Rice. 1. Response of systolic blood pressure (SBP) to a progressive exercise test in healthy people.

Values ​​are presented as changes (Δ) in SBP compared to baseline values ​​with increasing exercise intensity, expressed in metabolic equivalents (METs):

  • a) data from healthy men, divided by decades of life;
  • b) data from healthy men (20 – 39 years old) and women (20 – 42 years old).

The figure is based on previously published values ​​(4, 21). Regression equations are presented for each gender.

* p < 0.001 for between-group differences in the slope of the SBP response curve.

Rice. 2. Systolic blood pressure (SBP) response before and after 16 weeks of endurance training in healthy men:

  • a) the maximum SBP was obtained in a test with a gradual increase in load;
  • b) the increase in SBP during the test is shown as a percentage of maximum oxygen uptake (VO2max).

The figure is based on previously published values ​​(23). Before/after regression equations are shown.

* p < 0.05 for differences in the slope of the SBP response curve.

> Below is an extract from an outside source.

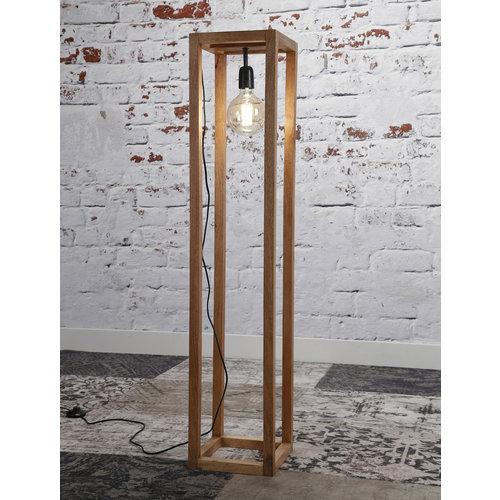 LioLights Lampadaire 25x25 cadre en bois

Comorbidities, especially those affecting BP and its regulation, or other indicators of cardiovascular disease also influence BP response to exercise. In people with normal and untreated hypertension (without known baroreflex sensitivity impairments), there is a similar increase in SBP and mean BP with increasing exercise intensity, but the higher baseline BP in people with hypertension results in greater values ​​at maximal effort (25, 26). Conversely, people with hypertension and impaired arterial baroreflex sensitivity experience a greater absolute increase in BP during bicycle ergometry (27). Individuals with changes in autonomic nervous system function also differ in their BP response to exercise, as cervical spinal cord injuries (eg, tetraplegia) are typically associated with altered cardiovascular activity due to absent or reduced sympathetic tone below injury levels (28). Some studies have shown a decrease in SBP with exercise in people with tetraplegia, compared with healthy controls and people with paraplegia (partial or complete preserved sympathetic tone below the level of injury) (29, 30). Similarly, people with diabetes and autonomic neuropathy experienced less of a rise in SBP from baseline and reached lower peak values ​​(37 ± 6 mmHg and 158 ± 7 mmHg, respectively) compared with people without autonomic neuropathy ( 55±8 mmHg and 176 mmHg) (31). In addition, in patients with coronary artery disease, dyslipidemia, and diabetes, aerobic exercise may increase DBP (32, 33). All of these responses are distinct from the pathological conditions associated with exercise hypotension (10 mmHg decrease in SBP with increased exercise) (2, 3), including coronary heart disease and left ventricular dysfunction (34 – 36). Medications prescribed in this clinical population also lower exercise BP: nitrates, calcium channel blockers, diuretics, angiotensin-converting enzyme inhibitors, angiotensin receptor blockers, and β-blockers (37). Regarding β-blockers, by recording SBP directly from the brachial artery during bicycle ergometry, Floras et al (38) showed a significant attenuation of the SBP response by chronic blockade of cardioselective β1-adrenergic receptors; but nonselective blockade of β1 and β2 adrenergic receptors did not alter this BP response.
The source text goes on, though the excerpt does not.